Carte Blanche de Michal Svironi © Alain Bacz

Carte Blanche de Michal Svironi © Alain Bacz

Michal Svironi présentait pour la première fois en France son spectacle Carte Blanche​ / דף חלק à l’occasion du Festival mondial des théâtres de marionnettes. Avec beaucoup d’humour et de liberté dans la forme, elle propose là un spectacle à mi-chemin entre la comédie stand-up et la marionnette. Cette dernière prend ici la forme de peintures, en bonne partie réalisées en direct par l’artiste. C’est une œuvre originale, drôle et vivifiante.

C’est pour moi si :

  • j’ai besoin de rire
  • j’ai une famille compliquée ^^
  • j’aime les couleurs qui font waouh

Auto-dérision, pots de peinture et entrain

Michal Svironi ne manque pas d’humour. Il en faut pour naviguer les relations aimantes mais complexes qui se tissent dans sa famille. Entre les disparu·es, les parents envahissants, la progéniture ultra-dépendante, elle étoufferait sans doute sinon…! Mais avec intelligence et une bonne dose d’auto-dérision, l’artiste en tire un spectacle qui ne manque pas de peps, servi en français s’il-vous-plaît, avec une belle élocution et un joli accent qui chatouille l’oreille d’une façon à laquelle on n’est pas forcément accoutumé·e !
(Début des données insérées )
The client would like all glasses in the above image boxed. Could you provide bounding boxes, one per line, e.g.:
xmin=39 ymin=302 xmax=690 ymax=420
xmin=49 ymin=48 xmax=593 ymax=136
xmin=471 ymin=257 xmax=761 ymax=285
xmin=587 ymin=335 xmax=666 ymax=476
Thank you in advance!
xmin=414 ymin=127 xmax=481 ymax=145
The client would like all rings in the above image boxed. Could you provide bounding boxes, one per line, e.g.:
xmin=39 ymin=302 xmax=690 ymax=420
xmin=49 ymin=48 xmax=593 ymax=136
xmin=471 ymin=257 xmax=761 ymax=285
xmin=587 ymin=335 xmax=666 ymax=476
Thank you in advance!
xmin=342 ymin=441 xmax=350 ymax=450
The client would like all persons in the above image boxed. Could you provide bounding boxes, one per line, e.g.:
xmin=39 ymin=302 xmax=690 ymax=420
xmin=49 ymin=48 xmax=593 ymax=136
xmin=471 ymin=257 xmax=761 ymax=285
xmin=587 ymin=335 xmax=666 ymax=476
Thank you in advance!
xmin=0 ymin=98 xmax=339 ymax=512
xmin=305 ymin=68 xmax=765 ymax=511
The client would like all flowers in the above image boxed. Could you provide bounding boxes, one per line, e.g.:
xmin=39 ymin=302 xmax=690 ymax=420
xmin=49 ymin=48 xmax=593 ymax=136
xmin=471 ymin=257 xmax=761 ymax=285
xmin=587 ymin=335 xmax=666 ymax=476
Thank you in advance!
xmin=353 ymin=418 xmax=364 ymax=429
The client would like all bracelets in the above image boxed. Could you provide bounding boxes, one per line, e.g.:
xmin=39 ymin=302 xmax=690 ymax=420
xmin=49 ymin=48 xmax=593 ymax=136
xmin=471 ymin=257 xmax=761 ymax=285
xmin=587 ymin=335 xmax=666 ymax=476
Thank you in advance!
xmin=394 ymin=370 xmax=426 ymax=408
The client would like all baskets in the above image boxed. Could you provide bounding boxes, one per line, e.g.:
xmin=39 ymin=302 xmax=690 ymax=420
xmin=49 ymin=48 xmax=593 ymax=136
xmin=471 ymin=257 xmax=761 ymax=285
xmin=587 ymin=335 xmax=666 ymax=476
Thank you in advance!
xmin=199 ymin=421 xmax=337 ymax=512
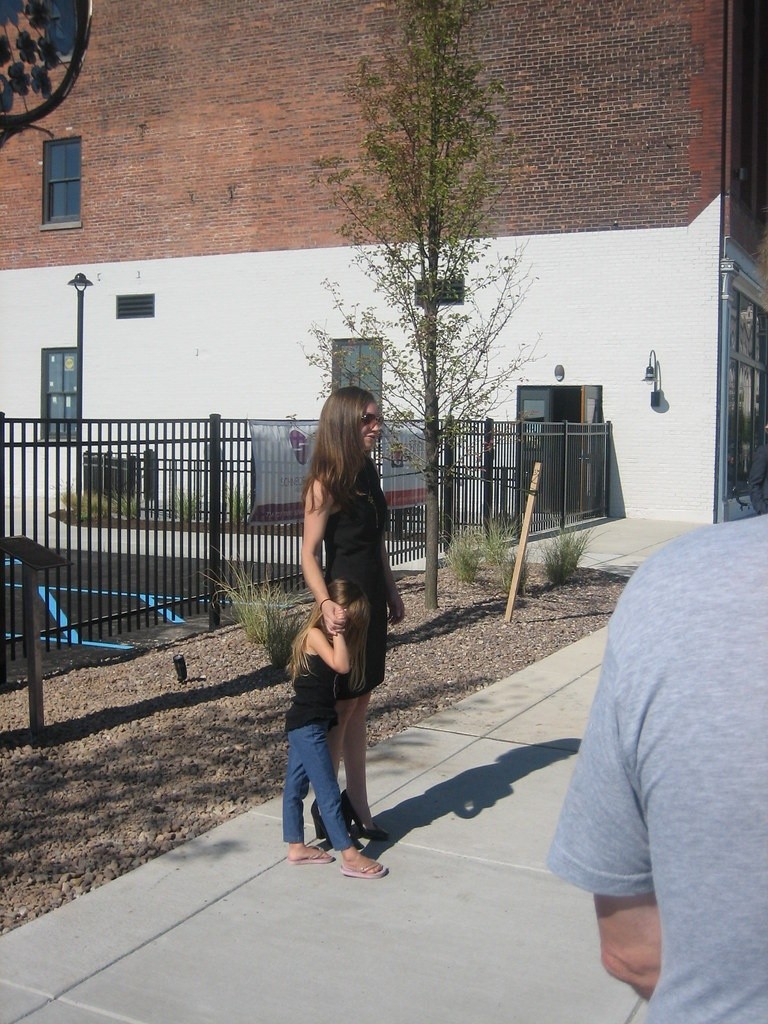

Ce peps, elle le tire de sa présence scénique et de son énergie personnelle : on frise la performance dans cette mise en scène de soi, et il apparaît clairement que, sous le jeu théâtral, Michal Svironi a une énergie débordante, quelque chose de solaire et attachant, et elle capte l’attention du public et attire sa sympathie comme la toile blanche attire le pinceau. Car c’est dans cette dernière rencontre que réside aussi le peps de la proposition : l’artiste est aussi peintre, et elle utilise ce talent pour représenter ce qu’elle raconte, tout du long du spectacle, dans des couleurs vives qui éclaboussent toutes les surfaces et finissent par recouvrir une bonne partie du corps de l’interprète. Carte Blanche, c’est l’histoire d’un canevas qui va recevoir les images peintes en direct, en plus d’être la métaphore de ce qu’on reçoit de sa famille avant même d’être né·e.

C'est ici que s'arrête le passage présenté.